TAREAS POR REALIZAR »
a. Imprime el fragmento del texto sobre la sentencia del procés que va desde "Sería injusto, no" hasta "ínfulas de honorabilidad.".
b. Resume en dos oraciones el texto sobre la sentencia del procés.

TEXTO PROPORCIONADO »
►

Sería injusto, no obstante, poner en duda la competencia de los jueces. En realidad se han ceñido a un Código Penal cuya tipificación de la rebelión, inseparable de la violencia organizada, está más cerca del siglo XIX o del 23-F, cuando los salvapatrias echaban mano a la pistolera, que del golpe de Estado 2.0. Del mismo modo que asistimos a ciberguerras más o menos manifiestas, también existen golpes al Estado constitucional sin necesidad de disparar un solo tiro. Hasta que el Código Penal no incorpore los nuevos modos de rebelión, los golpistas seguirán gozando de los privilegios que disfrutan los matones de pueblo y los mafiosos con ínfulas de honorabilidad.

Sea como fuere, los jueces han hecho su trabajo. Ahora le toca a los políticos, en especial al Gobierno de España, velar porque se cumpla la sentencia, se ejecuten las penas dictadas y no se burle la decisión judicial por la puerta de atrás. Y es aquí donde se pondrá a prueba, otra vez, la confianza en nuestras instituciones democráticas. No en las reacciones más o menos violentas de los separatistas, en las algaradas de los CDR o en las movilizaciones al estilo Hong Kong con las que ha amenazado Torra. Ni siquiera la ambigua actitud de los mossos de Esquadra, cuando no cómplice con los alborotadores, será motivo de mayor preocupación. La sangre no llegará al río.

El temor principal ahora es que la sentencia se quede en papel mojado y que, en vez de ser ejecutada en sus exactos términos, la cuantía de las penas sufra una devaluación de tal calibre que se convierta en un indulto encubierto. Torra tiene, gracias a las competencias en Instituciones Penitenciarias, las herramientas suficientes para que los condenados accedan en breve a permisos carcelarios, e incluso a la semilibertad, cuando hayan cumplido un cuarto de la condena. Pero es previsible que Torra el magnánimo acelerará los trámites y desde hoy mismo urgirá el celo de las Juntas de Tratamiento de las prisiones catalanas para que los reos sean clasificados de tercer grado, lo que viene siendo el “modelo Oriol Pujol” ensayado ya con éxito y no menor escándalo. Si la Audiencia Provincial se opusiera a la maniobra, la Generalitat encontrará novedosas fórmulas y resquicios en el reglamento penitenciario para convertir la sentencia del Supremo en una simple multa de tráfico por conducir en dirección contraria. Después de lo visto estos meses en la prisión de Lledoners, ¿quién impedirá a ERC o a JxC hacer de la sentencia un matasuegras verbenero? ¿Acaso Pedro Sánchez, más necesitado que nunca de los votos nacionalistas para lograr al fin su investidura? No parece. Además el Supremo ha desestimado la petición fiscal para que los condenados cumplan íntegramente en prisión al menos la mitad de pena.

En suma, lo relevante, más allá de la necesaria reforma de un Código Penal obsoleto, es si la sentencia se cumplirá como es debido y no deviene en una farsa para pitorreo de separatistas y estímulo de aprendices de golpismo. El Estado de Derecho se basa en la certeza y garantía de que la ley es igual para todos. Y es en ocasiones como esta cuando el ciudadano palpa con su propia mano el latido de una democracia sólida y respetable, cuando descubre en medio de tanta decepción política el valor de la institución judicial como el último dique frente a golpistas disfrazados de sediciosos. Eso sí, hoy muchísimos españoles tendrán la sensación de que, como en el desfile del 12 de octubre, la sentencia del 'procés' se ha quedado colgada de la farola y no ha descendido a tierra.

◄

DATOS MOSTRADOS »
►

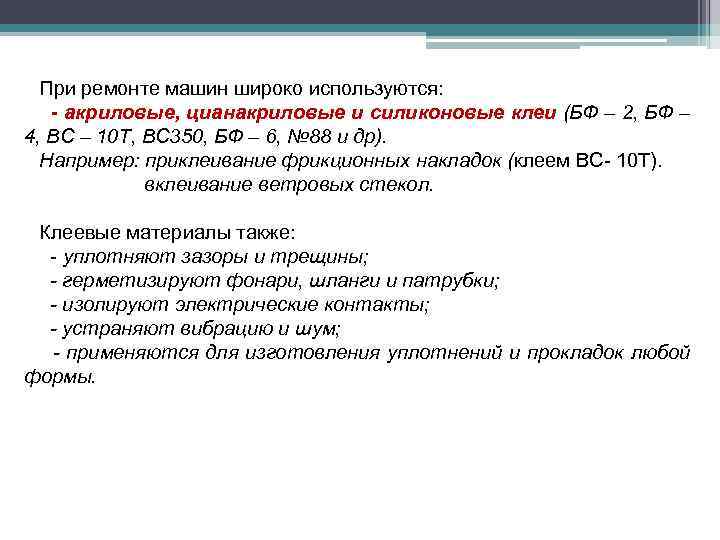 При ремонте машин широко используются:
- акриловые, цианакриловые и силиконовые клеи (БФ – 2, БФ – 4, ВС – 10Т, ВС350, БФ – 6, №88 и др).
Например: приклеивание фрикционных накладок (клеем ВС- 10Т).
вклеивание ветровых стекол.

Клеевые материалы также:
- уплотняют зазоры и трещины;
- герметизируют фонари, шланги и патрубки;
- изолируют электрические контакты;
- устраняют вибрацию и шум;
- применяются для изготовления уплотнений и прокладок любой формы.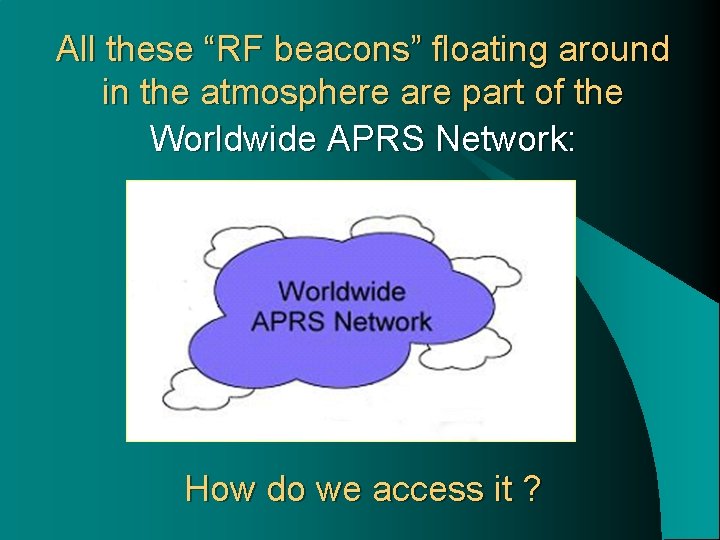 All these “RF beacons” floating around in the atmosphere are part of the Worldwide APRS Network:

Worldwide APRS Network

How do we access it ?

◄

SOLUCIONES EN ORDEN »
a.
Sería injusto, no obstante, poner en duda la competencia de los jueces. En realidad se han ceñido a un Código Penal cuya tipificación de la rebelión, inseparable de la violencia organizada, está más cerca del siglo XIX o del 23-F, cuando los salvapatrias echaban mano a la pistolera, que del golpe de Estado 2.0. Del mismo modo que asistimos a ciberguerras más o menos manifiestas, también existen golpes al Estado constitucional sin necesidad de disparar un solo tiro. Hasta que el Código Penal no incorpore los nuevos modos de rebelión, los golpistas seguirán gozando de los privilegios que disfrutan los matones de pueblo y los mafiosos con ínfulas de honorabilidad.

b. Los jueces se han ceñido a un Código Penal anticuado, cuya tipificación de la rebelión va unida a la violencia organizada, y ahora les toca a los políticos, en especial al Gobierno de España, velar por que se cumpla la sentencia. El temor principal es que la Generalitat, gracias a sus competencias en Instituciones Penitenciarias, facilite permisos y el tercer grado a los condenados hasta convertir las penas en un indulto encubierto, lo que pondría a prueba la confianza en las instituciones democráticas.